==== Task material ====

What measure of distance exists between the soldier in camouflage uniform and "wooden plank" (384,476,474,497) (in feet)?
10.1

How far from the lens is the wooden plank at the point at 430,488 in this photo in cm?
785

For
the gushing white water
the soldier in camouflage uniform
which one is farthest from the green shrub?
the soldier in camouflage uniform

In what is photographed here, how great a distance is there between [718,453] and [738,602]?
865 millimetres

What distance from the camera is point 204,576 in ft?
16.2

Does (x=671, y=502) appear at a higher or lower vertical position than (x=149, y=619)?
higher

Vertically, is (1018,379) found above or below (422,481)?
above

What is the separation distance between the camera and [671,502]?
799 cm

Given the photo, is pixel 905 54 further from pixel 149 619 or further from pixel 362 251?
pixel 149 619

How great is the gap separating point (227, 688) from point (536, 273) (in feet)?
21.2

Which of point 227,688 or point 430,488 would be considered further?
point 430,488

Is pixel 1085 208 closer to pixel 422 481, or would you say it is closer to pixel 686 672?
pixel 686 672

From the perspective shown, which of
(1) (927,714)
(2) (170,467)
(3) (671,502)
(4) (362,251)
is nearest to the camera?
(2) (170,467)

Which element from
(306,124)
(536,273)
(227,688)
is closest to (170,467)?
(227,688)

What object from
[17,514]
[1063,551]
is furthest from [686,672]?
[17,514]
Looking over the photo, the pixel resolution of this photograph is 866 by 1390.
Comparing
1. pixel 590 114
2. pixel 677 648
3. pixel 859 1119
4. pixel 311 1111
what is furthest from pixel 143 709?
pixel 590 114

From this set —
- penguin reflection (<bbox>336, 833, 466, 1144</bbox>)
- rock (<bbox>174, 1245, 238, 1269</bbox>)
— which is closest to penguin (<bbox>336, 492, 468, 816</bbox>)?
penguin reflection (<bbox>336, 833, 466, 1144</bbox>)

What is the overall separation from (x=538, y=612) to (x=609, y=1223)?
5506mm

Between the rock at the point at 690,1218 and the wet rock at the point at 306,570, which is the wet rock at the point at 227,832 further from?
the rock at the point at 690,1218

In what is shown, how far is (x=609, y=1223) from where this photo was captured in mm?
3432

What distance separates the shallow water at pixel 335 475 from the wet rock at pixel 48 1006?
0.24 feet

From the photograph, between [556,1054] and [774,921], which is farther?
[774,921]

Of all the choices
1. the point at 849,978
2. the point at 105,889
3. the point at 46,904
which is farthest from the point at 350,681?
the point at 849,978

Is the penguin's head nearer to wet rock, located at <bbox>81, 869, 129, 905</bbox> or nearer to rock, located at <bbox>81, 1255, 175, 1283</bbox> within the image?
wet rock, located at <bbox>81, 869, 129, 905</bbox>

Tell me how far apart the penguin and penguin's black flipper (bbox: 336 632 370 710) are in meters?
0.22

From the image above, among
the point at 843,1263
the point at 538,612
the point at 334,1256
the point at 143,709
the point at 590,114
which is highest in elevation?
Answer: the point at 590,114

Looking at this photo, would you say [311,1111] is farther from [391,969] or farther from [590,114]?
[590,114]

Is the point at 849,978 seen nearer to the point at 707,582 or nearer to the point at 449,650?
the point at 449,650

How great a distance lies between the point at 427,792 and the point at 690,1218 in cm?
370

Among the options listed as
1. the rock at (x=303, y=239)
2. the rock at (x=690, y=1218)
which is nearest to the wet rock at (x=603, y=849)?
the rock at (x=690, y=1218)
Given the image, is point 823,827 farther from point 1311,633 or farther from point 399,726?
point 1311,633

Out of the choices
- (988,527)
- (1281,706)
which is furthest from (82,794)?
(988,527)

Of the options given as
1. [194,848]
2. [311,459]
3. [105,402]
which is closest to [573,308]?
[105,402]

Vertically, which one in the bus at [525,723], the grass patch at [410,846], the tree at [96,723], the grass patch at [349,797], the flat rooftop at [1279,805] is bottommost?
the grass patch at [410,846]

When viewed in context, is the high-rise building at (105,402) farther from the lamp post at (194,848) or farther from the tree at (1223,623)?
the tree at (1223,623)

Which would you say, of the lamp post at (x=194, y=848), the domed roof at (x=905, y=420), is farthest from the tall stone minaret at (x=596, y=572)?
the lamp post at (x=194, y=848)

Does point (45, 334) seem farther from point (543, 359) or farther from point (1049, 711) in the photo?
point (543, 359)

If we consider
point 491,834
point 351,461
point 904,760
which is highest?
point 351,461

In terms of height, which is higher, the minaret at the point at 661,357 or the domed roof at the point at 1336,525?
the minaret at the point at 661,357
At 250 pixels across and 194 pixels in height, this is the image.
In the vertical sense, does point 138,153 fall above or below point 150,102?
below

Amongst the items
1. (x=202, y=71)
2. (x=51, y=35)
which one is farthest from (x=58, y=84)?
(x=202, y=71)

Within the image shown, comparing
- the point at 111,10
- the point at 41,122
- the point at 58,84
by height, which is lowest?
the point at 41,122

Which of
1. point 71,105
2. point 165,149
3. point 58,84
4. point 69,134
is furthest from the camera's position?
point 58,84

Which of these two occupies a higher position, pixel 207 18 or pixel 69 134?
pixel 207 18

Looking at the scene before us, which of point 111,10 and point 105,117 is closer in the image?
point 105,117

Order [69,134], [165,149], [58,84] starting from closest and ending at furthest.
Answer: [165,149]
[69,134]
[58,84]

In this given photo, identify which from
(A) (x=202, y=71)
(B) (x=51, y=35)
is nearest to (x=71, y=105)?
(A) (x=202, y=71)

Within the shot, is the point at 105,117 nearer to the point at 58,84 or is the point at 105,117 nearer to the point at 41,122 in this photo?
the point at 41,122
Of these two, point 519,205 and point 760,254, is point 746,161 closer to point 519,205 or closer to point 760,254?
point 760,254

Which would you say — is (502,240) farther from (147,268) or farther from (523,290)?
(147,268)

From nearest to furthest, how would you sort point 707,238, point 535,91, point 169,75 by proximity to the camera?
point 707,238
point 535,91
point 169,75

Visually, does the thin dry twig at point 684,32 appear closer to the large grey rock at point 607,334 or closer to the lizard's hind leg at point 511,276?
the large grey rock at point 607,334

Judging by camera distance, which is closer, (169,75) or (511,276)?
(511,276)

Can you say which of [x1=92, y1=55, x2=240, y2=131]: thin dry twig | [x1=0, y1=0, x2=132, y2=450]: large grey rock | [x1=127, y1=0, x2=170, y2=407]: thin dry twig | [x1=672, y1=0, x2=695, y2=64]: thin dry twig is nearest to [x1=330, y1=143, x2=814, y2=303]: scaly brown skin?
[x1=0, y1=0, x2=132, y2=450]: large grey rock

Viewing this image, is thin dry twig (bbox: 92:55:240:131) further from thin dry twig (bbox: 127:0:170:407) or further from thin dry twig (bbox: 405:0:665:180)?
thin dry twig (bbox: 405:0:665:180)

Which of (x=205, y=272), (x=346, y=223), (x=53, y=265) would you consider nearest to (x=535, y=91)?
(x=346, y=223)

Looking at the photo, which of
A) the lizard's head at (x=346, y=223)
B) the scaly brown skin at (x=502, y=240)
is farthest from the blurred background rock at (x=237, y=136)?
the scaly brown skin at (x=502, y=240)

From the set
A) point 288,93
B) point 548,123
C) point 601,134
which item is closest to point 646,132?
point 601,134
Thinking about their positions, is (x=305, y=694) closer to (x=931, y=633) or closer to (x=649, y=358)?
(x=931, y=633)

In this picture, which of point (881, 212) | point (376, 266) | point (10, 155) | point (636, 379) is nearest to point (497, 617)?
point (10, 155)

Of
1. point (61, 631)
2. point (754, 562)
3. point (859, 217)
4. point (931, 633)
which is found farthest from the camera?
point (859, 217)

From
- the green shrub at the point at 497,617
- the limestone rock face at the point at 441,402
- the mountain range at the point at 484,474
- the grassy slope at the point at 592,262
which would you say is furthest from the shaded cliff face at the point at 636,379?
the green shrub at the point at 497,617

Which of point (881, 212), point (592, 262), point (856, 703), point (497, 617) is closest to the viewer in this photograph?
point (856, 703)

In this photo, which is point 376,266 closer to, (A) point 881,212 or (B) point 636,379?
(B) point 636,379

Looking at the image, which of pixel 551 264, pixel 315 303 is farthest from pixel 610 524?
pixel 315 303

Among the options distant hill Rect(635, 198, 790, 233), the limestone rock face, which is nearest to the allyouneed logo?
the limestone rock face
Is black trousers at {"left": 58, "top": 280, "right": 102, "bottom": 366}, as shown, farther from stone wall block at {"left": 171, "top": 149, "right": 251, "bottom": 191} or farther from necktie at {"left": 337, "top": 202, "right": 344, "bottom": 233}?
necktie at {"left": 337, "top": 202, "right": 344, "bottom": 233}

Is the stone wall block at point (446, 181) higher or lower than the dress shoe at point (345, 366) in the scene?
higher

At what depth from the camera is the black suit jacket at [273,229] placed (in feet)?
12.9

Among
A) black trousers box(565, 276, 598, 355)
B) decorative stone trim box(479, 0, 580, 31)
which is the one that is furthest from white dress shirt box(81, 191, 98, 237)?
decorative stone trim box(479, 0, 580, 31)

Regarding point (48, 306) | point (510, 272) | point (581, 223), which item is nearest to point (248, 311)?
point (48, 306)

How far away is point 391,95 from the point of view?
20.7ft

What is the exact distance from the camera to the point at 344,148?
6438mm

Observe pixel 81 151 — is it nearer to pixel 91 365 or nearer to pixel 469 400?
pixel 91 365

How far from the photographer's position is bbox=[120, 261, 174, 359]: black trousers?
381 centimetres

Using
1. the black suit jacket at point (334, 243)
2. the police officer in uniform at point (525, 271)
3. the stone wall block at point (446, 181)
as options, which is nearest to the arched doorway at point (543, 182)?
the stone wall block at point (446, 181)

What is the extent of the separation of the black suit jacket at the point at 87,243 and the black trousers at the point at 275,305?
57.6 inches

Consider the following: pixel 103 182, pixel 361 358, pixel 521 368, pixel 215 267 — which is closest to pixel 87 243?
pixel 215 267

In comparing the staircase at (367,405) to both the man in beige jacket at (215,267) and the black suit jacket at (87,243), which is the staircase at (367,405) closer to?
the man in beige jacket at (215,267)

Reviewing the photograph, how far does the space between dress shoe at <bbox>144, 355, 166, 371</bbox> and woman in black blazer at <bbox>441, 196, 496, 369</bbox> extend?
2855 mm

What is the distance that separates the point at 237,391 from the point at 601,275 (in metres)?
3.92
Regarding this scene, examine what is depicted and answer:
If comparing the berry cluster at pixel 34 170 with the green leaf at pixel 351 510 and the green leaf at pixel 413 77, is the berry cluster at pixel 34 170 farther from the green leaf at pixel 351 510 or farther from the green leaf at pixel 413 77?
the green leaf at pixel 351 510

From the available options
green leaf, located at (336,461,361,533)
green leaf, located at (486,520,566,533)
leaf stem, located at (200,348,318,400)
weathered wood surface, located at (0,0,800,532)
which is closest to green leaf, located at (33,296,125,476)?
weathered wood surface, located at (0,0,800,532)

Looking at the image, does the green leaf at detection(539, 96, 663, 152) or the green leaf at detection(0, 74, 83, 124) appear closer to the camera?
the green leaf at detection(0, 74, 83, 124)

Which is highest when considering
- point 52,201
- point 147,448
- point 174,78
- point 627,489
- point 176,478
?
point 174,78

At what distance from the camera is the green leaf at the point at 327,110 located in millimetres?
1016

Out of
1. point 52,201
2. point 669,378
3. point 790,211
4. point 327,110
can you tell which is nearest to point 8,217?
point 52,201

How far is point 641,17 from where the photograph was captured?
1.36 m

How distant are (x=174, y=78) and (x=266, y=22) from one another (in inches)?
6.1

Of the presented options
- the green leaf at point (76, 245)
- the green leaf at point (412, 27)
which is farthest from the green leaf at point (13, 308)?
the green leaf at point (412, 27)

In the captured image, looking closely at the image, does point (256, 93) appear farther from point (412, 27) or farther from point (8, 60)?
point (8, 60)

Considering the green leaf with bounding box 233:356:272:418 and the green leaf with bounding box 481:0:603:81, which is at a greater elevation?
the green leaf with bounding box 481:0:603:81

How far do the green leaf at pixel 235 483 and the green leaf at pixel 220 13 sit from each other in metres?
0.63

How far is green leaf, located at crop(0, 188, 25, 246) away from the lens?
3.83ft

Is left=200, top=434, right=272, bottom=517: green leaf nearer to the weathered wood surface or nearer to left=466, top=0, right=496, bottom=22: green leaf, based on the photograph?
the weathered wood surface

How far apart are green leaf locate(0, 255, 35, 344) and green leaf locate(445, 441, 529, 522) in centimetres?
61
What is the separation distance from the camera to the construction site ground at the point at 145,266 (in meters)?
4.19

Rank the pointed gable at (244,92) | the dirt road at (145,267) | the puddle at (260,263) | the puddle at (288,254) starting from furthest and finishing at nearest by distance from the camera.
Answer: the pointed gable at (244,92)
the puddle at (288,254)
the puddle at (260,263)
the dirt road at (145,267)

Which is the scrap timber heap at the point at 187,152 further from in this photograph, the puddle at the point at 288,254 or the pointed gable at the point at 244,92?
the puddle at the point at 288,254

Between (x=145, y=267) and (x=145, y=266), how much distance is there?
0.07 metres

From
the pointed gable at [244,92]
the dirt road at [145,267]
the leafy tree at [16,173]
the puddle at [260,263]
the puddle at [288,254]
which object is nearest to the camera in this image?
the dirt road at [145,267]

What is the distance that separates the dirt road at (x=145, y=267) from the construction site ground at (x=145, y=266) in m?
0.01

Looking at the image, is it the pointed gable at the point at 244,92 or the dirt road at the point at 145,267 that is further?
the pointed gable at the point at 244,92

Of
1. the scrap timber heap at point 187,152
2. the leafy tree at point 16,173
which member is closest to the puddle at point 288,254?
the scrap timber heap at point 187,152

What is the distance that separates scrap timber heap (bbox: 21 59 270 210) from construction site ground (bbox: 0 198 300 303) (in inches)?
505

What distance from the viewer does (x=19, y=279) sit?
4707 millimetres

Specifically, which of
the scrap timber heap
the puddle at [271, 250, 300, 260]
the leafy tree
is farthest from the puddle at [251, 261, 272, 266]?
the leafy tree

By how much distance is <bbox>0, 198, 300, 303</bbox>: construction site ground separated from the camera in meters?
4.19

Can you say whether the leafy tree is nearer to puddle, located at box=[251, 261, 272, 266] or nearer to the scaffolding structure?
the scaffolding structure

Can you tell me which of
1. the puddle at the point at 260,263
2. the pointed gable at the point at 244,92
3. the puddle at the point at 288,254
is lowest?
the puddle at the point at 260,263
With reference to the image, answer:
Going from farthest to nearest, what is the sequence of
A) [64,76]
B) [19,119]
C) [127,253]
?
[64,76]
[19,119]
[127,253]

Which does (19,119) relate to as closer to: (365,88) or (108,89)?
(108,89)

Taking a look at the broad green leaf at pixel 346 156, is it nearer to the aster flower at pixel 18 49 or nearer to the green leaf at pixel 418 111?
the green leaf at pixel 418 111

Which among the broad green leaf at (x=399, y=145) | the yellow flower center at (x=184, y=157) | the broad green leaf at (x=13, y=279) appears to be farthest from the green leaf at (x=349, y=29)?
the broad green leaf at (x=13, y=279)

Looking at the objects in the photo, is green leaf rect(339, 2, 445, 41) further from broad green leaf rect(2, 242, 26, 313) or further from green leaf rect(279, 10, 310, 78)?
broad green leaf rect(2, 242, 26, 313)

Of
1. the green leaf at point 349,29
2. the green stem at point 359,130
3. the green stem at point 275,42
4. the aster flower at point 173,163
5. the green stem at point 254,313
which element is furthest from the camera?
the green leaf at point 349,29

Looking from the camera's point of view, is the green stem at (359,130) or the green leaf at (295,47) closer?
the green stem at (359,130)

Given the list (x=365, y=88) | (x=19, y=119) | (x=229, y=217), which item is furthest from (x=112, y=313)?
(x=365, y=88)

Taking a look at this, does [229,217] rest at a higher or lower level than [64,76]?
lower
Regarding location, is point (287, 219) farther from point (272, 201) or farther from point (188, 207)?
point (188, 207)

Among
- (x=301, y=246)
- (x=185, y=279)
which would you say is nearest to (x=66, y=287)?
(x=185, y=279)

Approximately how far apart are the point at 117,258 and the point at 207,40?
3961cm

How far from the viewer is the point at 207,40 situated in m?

====

◆ Request:
Copy out exactly the lines between the line with "Looking from the" and the last line of the entries, counting both of those lines.

◆ Output of the task:
Looking from the camera's point of view, is the green stem at (359,130) or the green leaf at (295,47) closer?
the green stem at (359,130)

Given the list (x=365, y=88) | (x=19, y=119) | (x=229, y=217), which item is furthest from (x=112, y=313)?
(x=365, y=88)

Taking a look at this, does [229,217] rest at a higher or lower level than [64,76]?
lower
Regarding location, is point (287, 219) farther from point (272, 201) or farther from point (188, 207)?
point (188, 207)

Among
- (x=301, y=246)
- (x=185, y=279)
which would you say is nearest to (x=66, y=287)?
(x=185, y=279)

Approximately how far apart are the point at 117,258 and the point at 207,40?
3961cm

How far from the viewer is the point at 207,40 situated in m?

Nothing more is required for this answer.